Records =

____

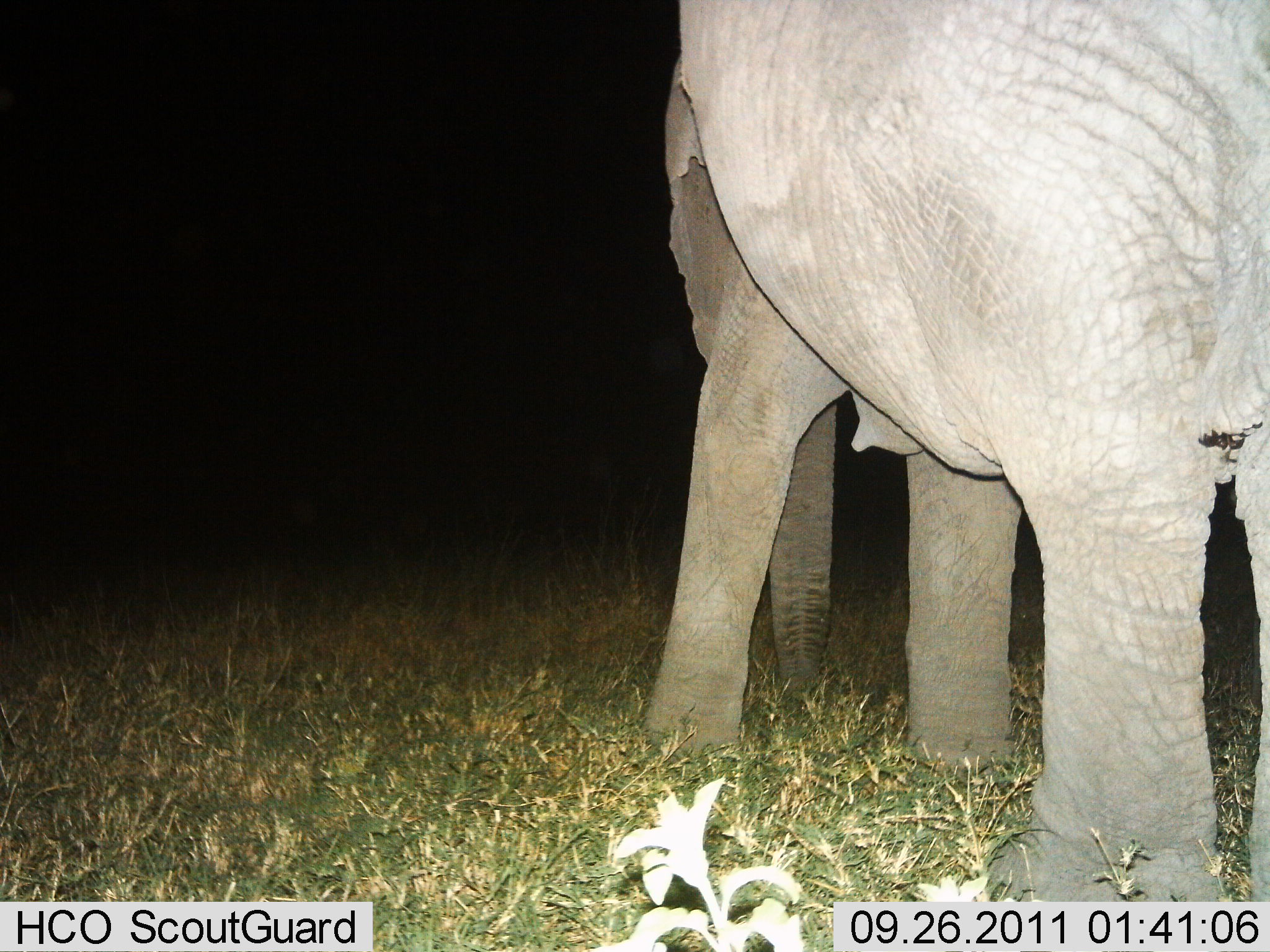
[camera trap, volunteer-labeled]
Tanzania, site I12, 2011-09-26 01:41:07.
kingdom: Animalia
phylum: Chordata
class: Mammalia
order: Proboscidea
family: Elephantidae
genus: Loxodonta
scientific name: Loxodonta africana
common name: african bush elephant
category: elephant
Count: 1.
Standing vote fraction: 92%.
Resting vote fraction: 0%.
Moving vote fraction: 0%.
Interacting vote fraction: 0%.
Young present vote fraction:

____

Work item = Print all of the entries word for word. Skip any images they contain.

Solved exercise =
[camera trap, volunteer-labeled]
Tanzania, site I12, 2011-09-26 01:41:07.
kingdom: Animalia
phylum: Chordata
class: Mammalia
order: Proboscidea
family: Elephantidae
genus: Loxodonta
scientific name: Loxodonta africana
common name: african bush elephant
category: elephant
Count: 1.
Standing vote fraction: 92%.
Resting vote fraction: 0%.
Moving vote fraction: 0%.
Interacting vote fraction: 0%.
Young present vote fraction:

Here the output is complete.